## YOUR OBJECTIVE
From the records below, please return each line that holds the word "person".
----- DATASET RECORDS
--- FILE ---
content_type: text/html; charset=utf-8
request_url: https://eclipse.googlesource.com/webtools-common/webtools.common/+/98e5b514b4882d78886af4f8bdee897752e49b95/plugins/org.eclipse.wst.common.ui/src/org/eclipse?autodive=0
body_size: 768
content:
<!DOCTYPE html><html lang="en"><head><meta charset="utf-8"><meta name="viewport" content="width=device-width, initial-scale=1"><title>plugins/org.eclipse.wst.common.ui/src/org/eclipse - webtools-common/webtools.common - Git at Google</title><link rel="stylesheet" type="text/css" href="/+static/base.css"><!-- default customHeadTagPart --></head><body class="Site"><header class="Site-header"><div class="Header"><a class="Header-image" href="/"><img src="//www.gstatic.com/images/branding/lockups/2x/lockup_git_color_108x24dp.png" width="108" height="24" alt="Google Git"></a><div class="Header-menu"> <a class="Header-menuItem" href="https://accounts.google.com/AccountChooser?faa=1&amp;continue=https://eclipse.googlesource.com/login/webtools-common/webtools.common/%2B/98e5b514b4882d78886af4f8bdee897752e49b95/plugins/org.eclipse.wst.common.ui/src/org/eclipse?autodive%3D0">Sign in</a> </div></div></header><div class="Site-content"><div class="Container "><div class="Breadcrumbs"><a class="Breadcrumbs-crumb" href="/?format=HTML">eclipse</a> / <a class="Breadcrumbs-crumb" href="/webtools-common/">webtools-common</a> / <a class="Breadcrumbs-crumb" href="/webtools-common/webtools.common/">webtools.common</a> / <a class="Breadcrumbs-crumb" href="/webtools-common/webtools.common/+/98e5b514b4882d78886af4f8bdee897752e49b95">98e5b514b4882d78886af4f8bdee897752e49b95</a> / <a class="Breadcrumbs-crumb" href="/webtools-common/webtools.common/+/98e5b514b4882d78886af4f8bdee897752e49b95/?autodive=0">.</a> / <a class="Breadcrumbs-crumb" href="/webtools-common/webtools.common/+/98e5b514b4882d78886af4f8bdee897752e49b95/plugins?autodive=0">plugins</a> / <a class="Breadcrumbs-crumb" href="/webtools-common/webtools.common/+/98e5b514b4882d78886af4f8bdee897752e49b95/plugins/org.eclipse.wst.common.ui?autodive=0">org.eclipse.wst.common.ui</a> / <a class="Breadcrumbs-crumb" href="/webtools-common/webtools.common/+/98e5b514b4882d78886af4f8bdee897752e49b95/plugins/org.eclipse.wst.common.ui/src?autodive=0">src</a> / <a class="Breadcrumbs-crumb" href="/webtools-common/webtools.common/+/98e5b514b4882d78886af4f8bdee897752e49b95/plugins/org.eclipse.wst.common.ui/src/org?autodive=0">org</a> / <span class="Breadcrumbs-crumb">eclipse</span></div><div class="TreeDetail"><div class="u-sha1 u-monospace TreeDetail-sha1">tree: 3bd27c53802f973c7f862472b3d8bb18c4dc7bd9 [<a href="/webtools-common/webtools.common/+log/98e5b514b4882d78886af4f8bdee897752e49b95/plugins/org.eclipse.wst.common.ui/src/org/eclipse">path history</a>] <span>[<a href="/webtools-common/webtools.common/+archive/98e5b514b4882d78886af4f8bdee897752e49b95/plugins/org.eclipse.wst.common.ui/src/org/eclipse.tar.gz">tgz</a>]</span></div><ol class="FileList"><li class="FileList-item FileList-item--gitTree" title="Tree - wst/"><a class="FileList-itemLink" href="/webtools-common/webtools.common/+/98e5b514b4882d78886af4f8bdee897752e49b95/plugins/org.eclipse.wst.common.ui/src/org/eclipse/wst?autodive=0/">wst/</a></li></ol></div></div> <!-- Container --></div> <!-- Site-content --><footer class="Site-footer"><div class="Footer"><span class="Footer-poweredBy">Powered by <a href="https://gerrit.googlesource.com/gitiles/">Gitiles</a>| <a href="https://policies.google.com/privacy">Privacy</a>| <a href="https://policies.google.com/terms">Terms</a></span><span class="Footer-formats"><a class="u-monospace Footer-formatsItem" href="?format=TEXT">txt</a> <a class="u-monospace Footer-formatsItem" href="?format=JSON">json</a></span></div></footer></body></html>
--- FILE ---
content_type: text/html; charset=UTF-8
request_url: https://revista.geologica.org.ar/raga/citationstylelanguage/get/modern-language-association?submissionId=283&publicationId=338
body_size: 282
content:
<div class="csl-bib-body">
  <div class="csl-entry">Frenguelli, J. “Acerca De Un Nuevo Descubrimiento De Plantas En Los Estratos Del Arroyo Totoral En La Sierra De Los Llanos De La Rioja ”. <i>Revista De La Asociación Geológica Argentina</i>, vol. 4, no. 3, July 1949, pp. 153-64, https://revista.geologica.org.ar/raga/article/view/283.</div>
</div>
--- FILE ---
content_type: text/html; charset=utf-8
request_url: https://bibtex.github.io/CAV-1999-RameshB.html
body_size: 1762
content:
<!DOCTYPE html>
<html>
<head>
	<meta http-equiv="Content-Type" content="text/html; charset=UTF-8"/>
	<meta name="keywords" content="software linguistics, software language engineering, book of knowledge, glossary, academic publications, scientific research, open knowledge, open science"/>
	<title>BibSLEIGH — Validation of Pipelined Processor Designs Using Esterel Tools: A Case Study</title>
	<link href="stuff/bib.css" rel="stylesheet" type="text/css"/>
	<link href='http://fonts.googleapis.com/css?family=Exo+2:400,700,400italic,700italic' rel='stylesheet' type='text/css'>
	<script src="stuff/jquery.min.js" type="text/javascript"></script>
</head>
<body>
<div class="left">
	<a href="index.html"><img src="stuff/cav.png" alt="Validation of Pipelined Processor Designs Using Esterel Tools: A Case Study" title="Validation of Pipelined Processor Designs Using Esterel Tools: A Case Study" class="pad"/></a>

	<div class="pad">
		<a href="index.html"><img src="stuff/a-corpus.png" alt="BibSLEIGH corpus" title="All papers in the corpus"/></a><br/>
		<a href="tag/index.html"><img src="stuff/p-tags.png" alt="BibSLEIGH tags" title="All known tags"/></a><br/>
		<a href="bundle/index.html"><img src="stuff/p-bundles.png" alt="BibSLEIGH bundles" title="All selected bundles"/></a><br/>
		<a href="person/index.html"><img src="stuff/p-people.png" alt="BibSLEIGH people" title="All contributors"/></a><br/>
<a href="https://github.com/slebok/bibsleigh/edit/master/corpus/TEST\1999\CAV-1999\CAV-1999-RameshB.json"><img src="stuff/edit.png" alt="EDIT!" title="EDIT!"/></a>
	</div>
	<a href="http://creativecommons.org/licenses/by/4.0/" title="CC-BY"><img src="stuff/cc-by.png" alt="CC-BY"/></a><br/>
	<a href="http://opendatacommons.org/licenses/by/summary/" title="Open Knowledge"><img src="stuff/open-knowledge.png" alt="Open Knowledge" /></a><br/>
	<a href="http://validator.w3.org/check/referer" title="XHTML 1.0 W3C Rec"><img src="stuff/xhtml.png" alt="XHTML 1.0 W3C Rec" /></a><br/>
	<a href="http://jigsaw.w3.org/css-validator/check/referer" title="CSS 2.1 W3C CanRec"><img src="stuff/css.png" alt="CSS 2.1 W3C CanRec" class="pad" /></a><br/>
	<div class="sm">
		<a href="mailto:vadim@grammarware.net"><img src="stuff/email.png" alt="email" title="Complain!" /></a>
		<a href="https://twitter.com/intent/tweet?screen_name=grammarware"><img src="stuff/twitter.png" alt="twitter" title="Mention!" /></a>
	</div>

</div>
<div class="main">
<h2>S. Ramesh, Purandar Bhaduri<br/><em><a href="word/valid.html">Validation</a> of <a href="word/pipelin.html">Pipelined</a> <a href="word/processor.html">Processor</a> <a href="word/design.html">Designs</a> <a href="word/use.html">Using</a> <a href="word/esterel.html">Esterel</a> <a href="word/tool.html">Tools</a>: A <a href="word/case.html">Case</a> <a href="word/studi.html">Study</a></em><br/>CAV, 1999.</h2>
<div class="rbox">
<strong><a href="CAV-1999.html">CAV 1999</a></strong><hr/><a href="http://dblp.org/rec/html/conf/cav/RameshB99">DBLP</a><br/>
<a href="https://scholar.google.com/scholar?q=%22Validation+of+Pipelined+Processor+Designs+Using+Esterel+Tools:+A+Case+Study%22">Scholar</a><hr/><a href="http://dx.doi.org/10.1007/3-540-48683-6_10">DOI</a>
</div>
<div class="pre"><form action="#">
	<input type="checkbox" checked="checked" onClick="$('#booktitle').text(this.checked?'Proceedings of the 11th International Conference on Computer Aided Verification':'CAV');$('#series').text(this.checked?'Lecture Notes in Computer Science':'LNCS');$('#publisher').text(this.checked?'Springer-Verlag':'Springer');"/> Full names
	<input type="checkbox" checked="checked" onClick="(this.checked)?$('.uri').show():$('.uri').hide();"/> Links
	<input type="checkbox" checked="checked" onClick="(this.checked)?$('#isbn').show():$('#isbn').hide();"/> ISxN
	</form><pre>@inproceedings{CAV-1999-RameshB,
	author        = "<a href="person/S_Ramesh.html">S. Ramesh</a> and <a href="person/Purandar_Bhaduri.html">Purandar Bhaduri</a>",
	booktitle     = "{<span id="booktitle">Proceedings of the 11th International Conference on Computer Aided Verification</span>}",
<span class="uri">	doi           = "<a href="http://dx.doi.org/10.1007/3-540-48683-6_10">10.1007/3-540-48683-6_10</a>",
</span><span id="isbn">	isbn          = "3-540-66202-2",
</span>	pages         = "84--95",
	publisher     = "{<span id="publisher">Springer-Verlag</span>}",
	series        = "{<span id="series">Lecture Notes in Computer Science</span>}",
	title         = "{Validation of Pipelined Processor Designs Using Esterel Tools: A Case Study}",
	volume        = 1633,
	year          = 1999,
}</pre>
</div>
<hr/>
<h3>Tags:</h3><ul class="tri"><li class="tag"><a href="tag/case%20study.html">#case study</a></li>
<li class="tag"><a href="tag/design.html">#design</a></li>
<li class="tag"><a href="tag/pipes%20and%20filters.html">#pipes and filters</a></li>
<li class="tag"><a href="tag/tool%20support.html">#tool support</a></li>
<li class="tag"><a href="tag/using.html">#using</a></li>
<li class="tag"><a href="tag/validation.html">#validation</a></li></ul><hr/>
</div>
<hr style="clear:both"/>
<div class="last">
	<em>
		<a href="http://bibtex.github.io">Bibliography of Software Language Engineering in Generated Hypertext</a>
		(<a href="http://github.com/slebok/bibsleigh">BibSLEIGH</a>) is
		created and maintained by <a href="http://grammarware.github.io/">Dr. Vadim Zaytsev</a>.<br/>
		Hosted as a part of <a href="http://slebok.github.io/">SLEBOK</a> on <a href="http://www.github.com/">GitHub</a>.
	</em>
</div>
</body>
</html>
----------
## SOLUTION FOR THIS TASK
		<a href="person/index.html"><img src="stuff/p-people.png" alt="BibSLEIGH people" title="All contributors"/></a><br/>
	author        = "<a href="person/S_Ramesh.html">S. Ramesh</a> and <a href="person/Purandar_Bhaduri.html">Purandar Bhaduri</a>",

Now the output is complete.